▶ **Extrait**:
Sabah                             482.000
Hürriyet                             438.000
Türkiye (Islamiste)                 341.000
Milliyet                             283.000
Zaman (Islamiste)                     259.000
Fotomaç                             170.000
Gün                                  87.000
Meydan                              76.000
Bugün                              71.000
Cumhurriyet (Kémaliste)                  56.000
Yeni Asir                             52.000
Fotospor                              34.000
Milli Gazette (Islamiste)              23.000
Süper Tan                          23.000
Yeni Günaydin                          13.000
Özgür Ülke (successeur d'Özgür Gündem)      12.500
Tercüman                               4.000

CRITIQUES CONTRE LA LOI SUR LA RADIO-TV

    Malgré la vague de critiques qui s'est abattue sur le contenu de la loi sur la radio et la télévision, approuvée le 20 avril à l'Assemblée National, celle-ci reste pleinement d'application.
    Selon cette loi, un Conseil Suprême de Diffusion est autorisé à superviser les chaînes de radio et de télévision et, si nécessaire, à fermer des chaînes privées. Ce conseil suprême comprendra neuf membres, dont cinq seront proposés par le gouvernement et les quatre restants par l'opposition.

▶ **Problème posé 1**: Peux-tu reproduire à l'identique le passage de l'extrait qui va de « CRITIQUES CONTRE LA » à « reste pleinement d'application. » ?
Les enregistrements n'ont aucun lien avec l'extrait.

▶ **Enregistrements affichés**:
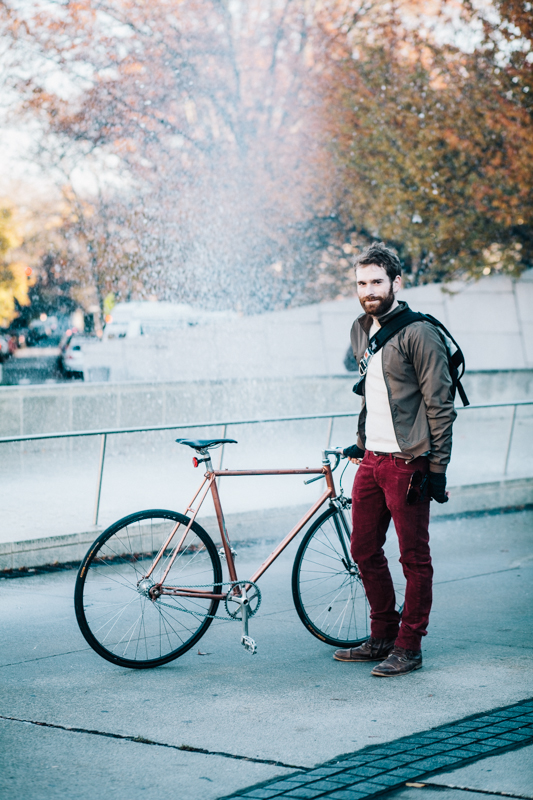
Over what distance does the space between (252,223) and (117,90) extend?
194 inches

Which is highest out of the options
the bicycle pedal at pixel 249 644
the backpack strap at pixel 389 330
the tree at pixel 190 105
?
the tree at pixel 190 105

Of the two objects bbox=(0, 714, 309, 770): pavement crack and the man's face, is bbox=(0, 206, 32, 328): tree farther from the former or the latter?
bbox=(0, 714, 309, 770): pavement crack

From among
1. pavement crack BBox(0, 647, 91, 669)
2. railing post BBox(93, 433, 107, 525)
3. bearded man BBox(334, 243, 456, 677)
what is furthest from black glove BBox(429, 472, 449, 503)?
railing post BBox(93, 433, 107, 525)

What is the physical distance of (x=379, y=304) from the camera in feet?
15.6

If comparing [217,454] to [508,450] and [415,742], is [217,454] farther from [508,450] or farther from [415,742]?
[415,742]

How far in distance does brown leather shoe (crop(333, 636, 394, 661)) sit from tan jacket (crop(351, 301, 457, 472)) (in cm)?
100

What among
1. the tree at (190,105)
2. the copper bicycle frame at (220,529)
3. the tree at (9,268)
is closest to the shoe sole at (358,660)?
the copper bicycle frame at (220,529)

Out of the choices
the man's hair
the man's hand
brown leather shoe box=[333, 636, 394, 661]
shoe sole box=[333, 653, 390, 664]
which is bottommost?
shoe sole box=[333, 653, 390, 664]

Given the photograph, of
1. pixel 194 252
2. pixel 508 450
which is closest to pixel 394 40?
pixel 194 252

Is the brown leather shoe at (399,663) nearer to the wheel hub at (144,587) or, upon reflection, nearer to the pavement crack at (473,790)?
the wheel hub at (144,587)

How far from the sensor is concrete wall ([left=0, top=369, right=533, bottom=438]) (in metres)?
13.6

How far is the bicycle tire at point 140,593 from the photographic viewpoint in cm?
474

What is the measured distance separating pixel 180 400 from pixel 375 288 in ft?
35.0

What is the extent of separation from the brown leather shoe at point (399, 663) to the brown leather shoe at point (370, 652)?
200 mm
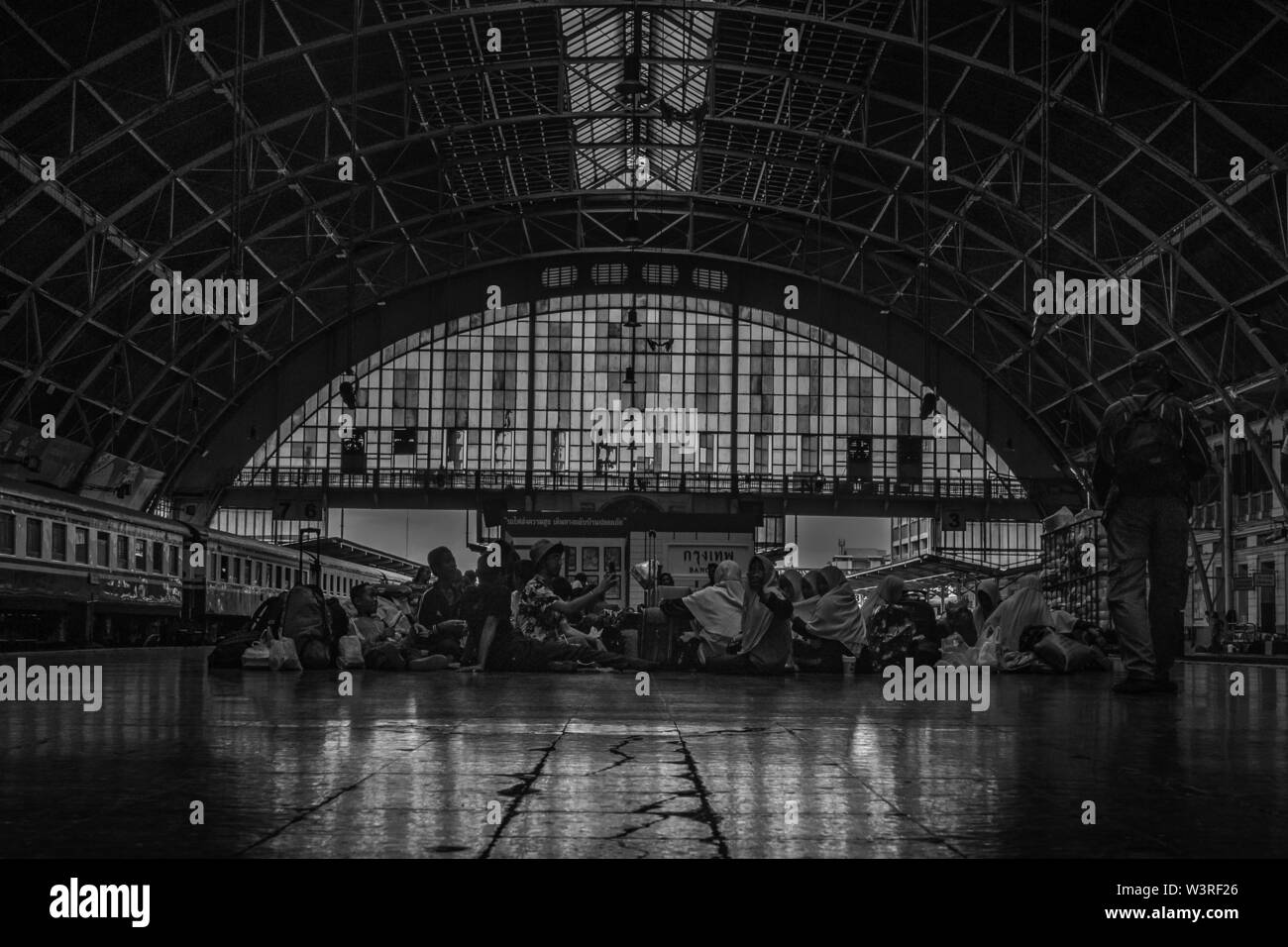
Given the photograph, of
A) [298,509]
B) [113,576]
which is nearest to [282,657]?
[113,576]

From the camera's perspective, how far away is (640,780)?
4.39 meters

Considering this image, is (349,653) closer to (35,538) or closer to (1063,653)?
(1063,653)

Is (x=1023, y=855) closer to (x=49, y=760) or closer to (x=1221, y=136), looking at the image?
(x=49, y=760)

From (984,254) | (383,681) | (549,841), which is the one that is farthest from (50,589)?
(984,254)

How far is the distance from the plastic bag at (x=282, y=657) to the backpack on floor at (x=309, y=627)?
0.54 feet

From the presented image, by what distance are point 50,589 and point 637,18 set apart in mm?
16427

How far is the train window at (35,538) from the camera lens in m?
22.9

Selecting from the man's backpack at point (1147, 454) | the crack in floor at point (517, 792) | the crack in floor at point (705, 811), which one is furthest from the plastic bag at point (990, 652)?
the crack in floor at point (705, 811)

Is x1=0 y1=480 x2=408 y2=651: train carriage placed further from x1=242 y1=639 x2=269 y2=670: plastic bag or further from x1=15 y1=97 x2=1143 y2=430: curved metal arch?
x1=15 y1=97 x2=1143 y2=430: curved metal arch

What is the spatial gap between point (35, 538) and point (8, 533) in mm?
1182

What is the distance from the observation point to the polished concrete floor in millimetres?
3096

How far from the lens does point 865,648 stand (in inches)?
625

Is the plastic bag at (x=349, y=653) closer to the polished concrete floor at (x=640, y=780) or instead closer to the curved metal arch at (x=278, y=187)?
the polished concrete floor at (x=640, y=780)

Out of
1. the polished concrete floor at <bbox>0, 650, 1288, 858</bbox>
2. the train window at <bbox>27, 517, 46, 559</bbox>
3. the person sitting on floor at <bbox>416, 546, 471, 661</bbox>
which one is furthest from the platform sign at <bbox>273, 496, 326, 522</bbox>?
the polished concrete floor at <bbox>0, 650, 1288, 858</bbox>
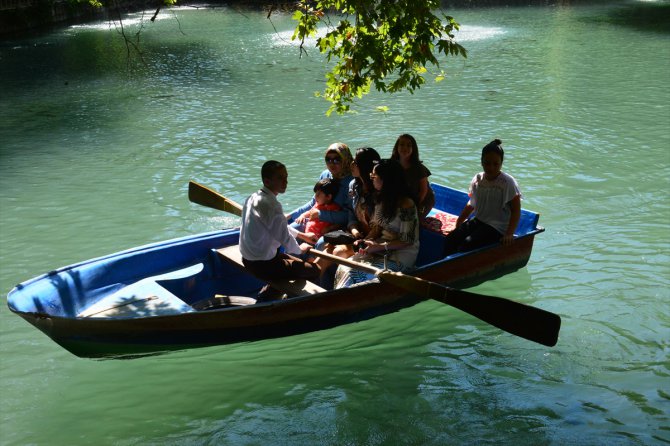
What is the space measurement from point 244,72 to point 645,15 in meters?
18.2

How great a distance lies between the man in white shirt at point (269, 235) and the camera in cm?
607

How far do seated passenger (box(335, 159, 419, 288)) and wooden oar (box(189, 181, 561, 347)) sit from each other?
0.39 meters

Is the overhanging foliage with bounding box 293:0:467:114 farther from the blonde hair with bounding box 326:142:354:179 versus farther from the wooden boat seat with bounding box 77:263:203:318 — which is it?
the wooden boat seat with bounding box 77:263:203:318

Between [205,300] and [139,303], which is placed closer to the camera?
[139,303]

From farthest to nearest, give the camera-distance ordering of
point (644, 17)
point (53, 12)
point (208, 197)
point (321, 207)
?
1. point (53, 12)
2. point (644, 17)
3. point (208, 197)
4. point (321, 207)

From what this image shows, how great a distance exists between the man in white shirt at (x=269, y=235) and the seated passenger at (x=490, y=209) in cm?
164

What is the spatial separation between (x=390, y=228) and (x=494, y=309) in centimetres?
123

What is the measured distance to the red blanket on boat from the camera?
7555 millimetres

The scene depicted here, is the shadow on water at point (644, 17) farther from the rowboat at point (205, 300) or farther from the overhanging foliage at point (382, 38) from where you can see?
the rowboat at point (205, 300)

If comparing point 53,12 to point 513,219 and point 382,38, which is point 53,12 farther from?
point 513,219

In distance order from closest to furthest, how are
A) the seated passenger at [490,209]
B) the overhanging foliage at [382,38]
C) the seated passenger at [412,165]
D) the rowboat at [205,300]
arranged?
the rowboat at [205,300] < the overhanging foliage at [382,38] < the seated passenger at [490,209] < the seated passenger at [412,165]

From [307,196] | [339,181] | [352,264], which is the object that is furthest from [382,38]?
[307,196]

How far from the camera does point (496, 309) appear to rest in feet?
19.8

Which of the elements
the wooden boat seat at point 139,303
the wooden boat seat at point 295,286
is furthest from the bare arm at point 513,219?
the wooden boat seat at point 139,303
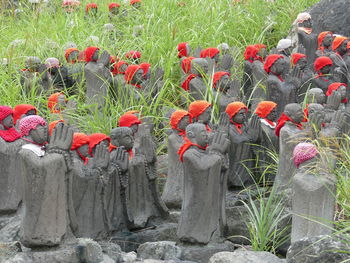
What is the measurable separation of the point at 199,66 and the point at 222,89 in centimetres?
58

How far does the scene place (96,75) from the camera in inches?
419

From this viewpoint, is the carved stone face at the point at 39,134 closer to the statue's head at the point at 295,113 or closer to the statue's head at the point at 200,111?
the statue's head at the point at 200,111

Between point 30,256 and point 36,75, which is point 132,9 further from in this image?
point 30,256

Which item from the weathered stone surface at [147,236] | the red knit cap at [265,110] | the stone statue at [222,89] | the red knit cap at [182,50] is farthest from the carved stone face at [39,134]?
the red knit cap at [182,50]

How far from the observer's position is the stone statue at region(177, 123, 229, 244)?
23.5 feet

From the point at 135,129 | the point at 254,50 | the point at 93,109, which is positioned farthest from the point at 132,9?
the point at 135,129

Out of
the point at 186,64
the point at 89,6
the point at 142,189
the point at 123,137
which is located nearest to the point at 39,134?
the point at 123,137

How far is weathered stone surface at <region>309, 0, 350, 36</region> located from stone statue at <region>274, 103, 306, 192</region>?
16.0 feet

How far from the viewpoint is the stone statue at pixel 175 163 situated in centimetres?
833

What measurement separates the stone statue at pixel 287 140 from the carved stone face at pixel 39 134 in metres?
2.13

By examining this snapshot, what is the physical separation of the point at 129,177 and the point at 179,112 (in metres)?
0.78

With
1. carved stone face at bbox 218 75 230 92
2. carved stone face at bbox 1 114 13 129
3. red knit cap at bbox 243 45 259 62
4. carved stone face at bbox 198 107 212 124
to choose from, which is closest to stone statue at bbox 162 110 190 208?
carved stone face at bbox 198 107 212 124

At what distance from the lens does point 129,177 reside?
8.05 m

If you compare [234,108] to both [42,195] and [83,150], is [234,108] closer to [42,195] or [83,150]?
[83,150]
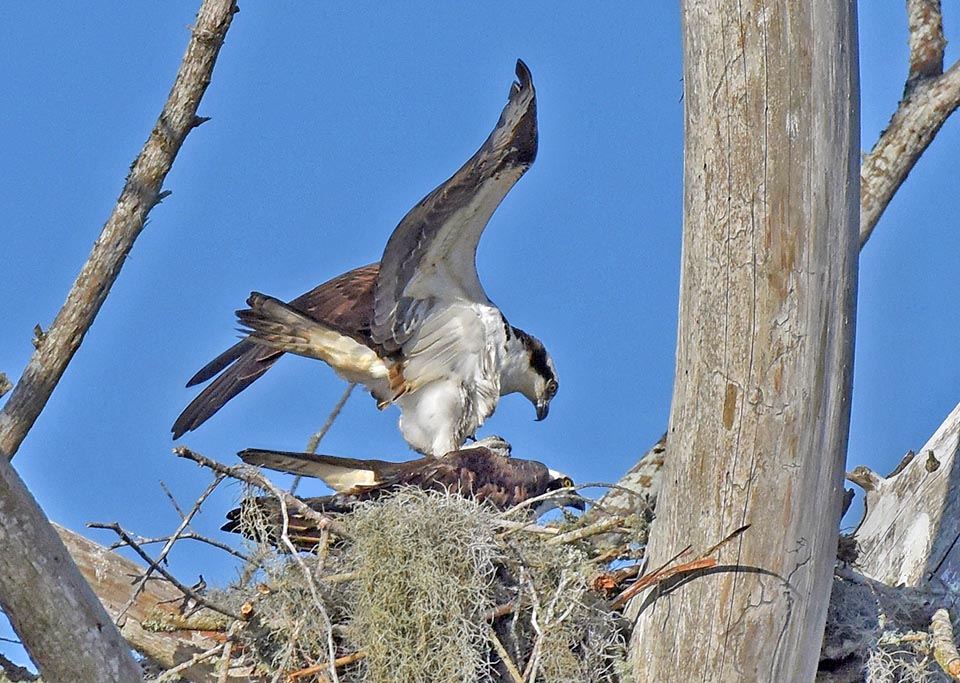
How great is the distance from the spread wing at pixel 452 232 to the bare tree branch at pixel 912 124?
1.55 m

▶ **Problème posé 2**: Dans les enregistrements, peux-tu modifier les lignes allant de celle qui contient « At what distance » jusqu'à la fin, incluses, en remplaçant « distance » par « gap » sans rien toucher d'autre, puis les redonner sans les images ?

▶ **Réponse correcte 1**:
CRITIQUES CONTRE LA LOI SUR LA RADIO-TV

    Malgré la vague de critiques qui s'est abattue sur le contenu de la loi sur la radio et la télévision, approuvée le 20 avril à l'Assemblée National, celle-ci reste pleinement d'application.

▶ **Réponse correcte 2**:
At what gap from the lens does point 129,177 reside?
8.05 m

If you compare [234,108] to both [42,195] and [83,150], is [234,108] closer to [42,195] or [83,150]?
[83,150]
How great is the gap from the spread wing at pixel 452 232 to the bare tree branch at pixel 912 124?
1.55 m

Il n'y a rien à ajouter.